Auum’s next targets had swords drawn and ready, their attention on him, not ahead. Both leaned out of their saddles, waiting for him to attack, and Auum steadied his pace. Ulysan came to the side of one and sliced through the rider’s girth strap, barely nicking the horse’s flank. The man plunged to the ground, his sword snapping in the earth and his head staved in by the rear hoof of his comrade’s mount.

Auum switched to the other side of the second horse, seeing Ulysan duck left after another target. The rider saw him and tried to bring his blade across to strike. It was a half-hearted blow which Auum blocked with his left-hand blade, then he dragged the man off his horse, hurdling the body as it crashed to the ground.
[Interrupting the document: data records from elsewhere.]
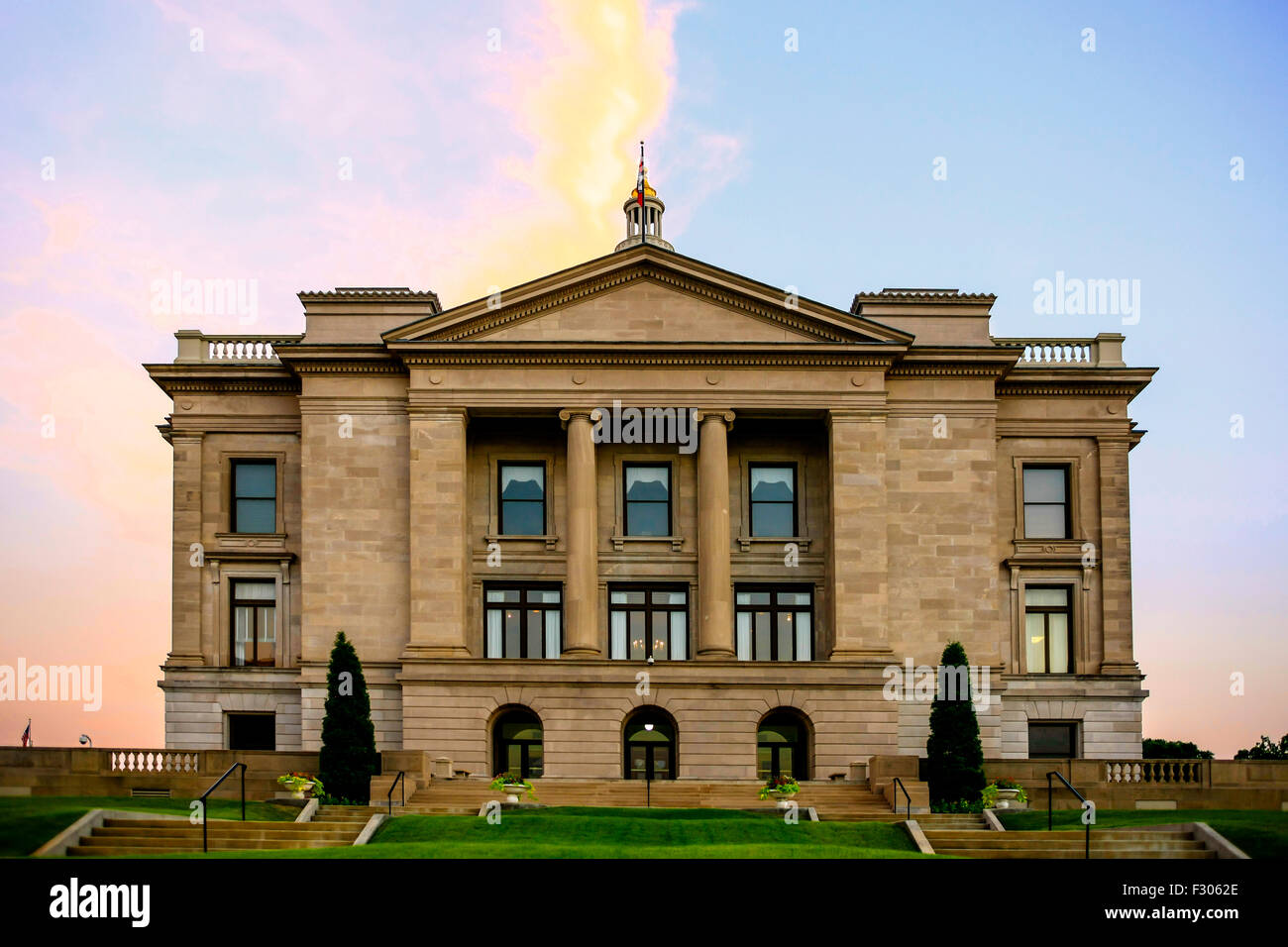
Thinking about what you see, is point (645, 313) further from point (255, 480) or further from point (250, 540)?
point (250, 540)

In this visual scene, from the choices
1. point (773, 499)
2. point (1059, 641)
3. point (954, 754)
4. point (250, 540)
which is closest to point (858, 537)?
point (773, 499)

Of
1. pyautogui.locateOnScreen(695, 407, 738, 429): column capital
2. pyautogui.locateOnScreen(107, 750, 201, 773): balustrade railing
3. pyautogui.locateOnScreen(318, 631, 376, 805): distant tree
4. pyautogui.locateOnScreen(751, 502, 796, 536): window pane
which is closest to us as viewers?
pyautogui.locateOnScreen(318, 631, 376, 805): distant tree

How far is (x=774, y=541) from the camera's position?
54156mm

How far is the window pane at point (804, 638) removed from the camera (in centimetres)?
5381

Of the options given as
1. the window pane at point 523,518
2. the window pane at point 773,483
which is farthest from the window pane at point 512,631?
the window pane at point 773,483

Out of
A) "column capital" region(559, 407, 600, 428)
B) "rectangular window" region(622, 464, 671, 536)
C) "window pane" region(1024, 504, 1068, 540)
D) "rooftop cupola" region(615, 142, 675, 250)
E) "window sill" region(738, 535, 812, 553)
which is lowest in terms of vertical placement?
"window sill" region(738, 535, 812, 553)

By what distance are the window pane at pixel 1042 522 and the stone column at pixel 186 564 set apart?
97.0ft

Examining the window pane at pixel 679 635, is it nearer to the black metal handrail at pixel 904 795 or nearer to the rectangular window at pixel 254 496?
the black metal handrail at pixel 904 795

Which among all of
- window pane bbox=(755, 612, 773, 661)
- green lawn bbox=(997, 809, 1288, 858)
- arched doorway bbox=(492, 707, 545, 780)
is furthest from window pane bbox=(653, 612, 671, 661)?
green lawn bbox=(997, 809, 1288, 858)

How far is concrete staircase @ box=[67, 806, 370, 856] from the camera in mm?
34781

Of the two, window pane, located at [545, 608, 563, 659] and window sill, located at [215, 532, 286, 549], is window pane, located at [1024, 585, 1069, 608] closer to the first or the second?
window pane, located at [545, 608, 563, 659]

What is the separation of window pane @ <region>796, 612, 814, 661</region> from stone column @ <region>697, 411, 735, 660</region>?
2.79 m
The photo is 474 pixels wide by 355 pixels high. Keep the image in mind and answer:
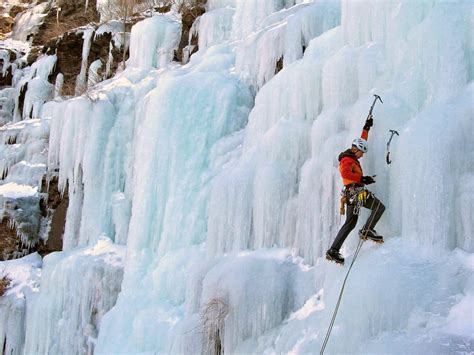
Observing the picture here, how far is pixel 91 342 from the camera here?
9.01 m

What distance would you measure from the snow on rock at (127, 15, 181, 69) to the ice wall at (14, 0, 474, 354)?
222 cm

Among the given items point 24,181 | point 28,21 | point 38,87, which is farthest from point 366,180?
point 28,21

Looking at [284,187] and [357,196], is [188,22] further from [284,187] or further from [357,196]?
[357,196]

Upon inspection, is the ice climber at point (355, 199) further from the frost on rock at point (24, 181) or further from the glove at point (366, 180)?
the frost on rock at point (24, 181)

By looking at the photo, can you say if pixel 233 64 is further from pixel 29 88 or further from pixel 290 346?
pixel 29 88

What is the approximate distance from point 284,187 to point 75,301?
16.0 ft

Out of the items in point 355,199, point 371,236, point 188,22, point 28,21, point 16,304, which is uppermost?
point 28,21

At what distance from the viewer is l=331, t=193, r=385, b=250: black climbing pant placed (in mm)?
4705

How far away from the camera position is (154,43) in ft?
44.2

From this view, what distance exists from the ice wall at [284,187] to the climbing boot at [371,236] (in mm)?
106

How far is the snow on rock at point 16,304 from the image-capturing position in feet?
32.9

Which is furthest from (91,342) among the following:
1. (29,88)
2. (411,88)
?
(29,88)

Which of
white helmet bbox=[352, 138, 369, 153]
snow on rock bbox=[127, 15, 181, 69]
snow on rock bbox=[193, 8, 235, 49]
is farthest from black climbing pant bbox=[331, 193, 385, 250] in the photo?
snow on rock bbox=[127, 15, 181, 69]

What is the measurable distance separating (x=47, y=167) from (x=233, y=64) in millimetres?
5627
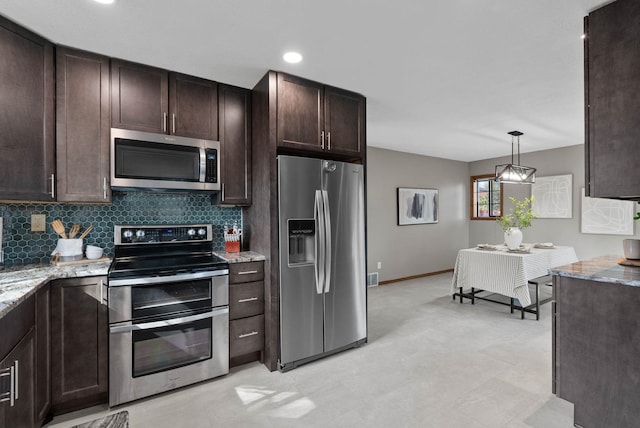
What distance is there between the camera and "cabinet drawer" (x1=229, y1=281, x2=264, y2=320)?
2.56 meters

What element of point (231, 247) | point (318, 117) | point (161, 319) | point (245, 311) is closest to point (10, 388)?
point (161, 319)

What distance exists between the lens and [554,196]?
571 centimetres

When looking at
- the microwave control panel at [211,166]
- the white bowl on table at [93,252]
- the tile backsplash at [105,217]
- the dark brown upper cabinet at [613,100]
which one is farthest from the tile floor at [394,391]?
the microwave control panel at [211,166]

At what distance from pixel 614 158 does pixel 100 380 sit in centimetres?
346

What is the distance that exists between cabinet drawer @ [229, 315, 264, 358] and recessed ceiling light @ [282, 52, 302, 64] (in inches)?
82.1

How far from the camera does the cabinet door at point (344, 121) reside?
9.46 feet

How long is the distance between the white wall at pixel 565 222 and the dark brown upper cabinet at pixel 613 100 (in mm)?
4385

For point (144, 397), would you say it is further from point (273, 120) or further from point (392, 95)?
point (392, 95)

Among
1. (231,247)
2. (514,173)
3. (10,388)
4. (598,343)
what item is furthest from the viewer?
(514,173)

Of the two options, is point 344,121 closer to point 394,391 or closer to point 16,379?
point 394,391

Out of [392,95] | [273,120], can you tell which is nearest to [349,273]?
[273,120]

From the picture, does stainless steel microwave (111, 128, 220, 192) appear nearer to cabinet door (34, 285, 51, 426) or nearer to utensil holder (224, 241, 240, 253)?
utensil holder (224, 241, 240, 253)

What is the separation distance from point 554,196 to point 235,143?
578 centimetres

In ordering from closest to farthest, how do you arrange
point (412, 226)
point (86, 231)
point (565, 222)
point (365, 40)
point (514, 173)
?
point (365, 40)
point (86, 231)
point (514, 173)
point (565, 222)
point (412, 226)
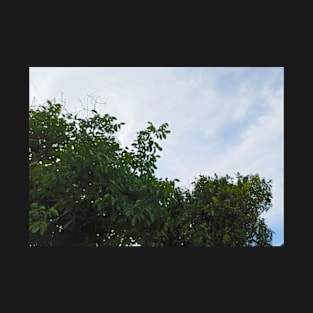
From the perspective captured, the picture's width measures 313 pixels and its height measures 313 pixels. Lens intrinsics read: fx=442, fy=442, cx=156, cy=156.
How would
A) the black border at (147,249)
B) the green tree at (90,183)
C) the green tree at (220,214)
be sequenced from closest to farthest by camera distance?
the black border at (147,249) → the green tree at (90,183) → the green tree at (220,214)

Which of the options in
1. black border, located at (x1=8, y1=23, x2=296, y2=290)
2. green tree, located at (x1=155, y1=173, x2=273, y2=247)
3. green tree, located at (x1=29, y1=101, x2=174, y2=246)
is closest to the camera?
black border, located at (x1=8, y1=23, x2=296, y2=290)

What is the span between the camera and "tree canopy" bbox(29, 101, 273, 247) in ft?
13.1

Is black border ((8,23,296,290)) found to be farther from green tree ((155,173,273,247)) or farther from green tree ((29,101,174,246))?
green tree ((155,173,273,247))

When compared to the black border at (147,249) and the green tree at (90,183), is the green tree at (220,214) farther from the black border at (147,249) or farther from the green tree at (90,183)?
the black border at (147,249)

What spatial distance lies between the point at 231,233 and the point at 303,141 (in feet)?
5.63

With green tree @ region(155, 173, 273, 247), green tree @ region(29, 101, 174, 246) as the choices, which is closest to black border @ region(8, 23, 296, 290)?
green tree @ region(29, 101, 174, 246)

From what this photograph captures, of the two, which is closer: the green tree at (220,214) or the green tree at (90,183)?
the green tree at (90,183)

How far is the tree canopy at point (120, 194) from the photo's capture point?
399cm

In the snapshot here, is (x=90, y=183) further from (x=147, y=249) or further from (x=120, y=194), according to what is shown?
(x=147, y=249)

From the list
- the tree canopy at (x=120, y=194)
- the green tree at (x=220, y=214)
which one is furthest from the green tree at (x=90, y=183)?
the green tree at (x=220, y=214)

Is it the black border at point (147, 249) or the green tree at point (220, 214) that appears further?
the green tree at point (220, 214)

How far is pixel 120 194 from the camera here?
13.0 ft

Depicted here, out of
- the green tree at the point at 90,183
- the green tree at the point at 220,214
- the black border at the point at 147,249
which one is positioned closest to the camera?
the black border at the point at 147,249

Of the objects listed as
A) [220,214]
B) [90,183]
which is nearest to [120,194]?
[90,183]
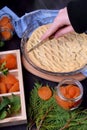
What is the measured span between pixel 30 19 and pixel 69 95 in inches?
12.8

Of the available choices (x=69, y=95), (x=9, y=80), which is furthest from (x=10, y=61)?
(x=69, y=95)

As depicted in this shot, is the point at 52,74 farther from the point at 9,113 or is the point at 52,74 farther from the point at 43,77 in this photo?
the point at 9,113

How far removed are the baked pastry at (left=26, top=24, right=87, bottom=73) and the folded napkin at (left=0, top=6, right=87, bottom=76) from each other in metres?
0.02

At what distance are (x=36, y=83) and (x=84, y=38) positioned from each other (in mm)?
219

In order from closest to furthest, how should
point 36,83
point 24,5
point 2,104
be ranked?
1. point 2,104
2. point 36,83
3. point 24,5

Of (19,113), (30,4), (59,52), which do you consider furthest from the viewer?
(30,4)

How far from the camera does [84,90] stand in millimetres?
904

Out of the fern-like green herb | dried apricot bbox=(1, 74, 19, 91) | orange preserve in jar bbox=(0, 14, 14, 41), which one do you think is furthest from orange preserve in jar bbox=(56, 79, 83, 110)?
orange preserve in jar bbox=(0, 14, 14, 41)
The front rank of cavalry, ten strong, was further ahead. Beyond them Auum could see the Il-Aryn lined up, some of them anyway, their hands linked and their heads bowed. The horsemen closed on them quickly; the TaiGethen would only just reach them in time. The captain raised his sword, urging his men on for the final gallop. All had blades cocked overhead in an identical position, ready to sweep down as they broke across the Il-Aryn.

Some fifteen strides before they would be hit, the Il-Aryn raised their heads as one. The air quality changed, became heavy and thick, or so it felt. Auum dropped out of the shetharyn, seeing many of his TaiGethen do the same. There was a gleam in the air, like a line of horizontal light. It flashed towards the cavalry, sweeping over the horses’ heads and straight through their riders.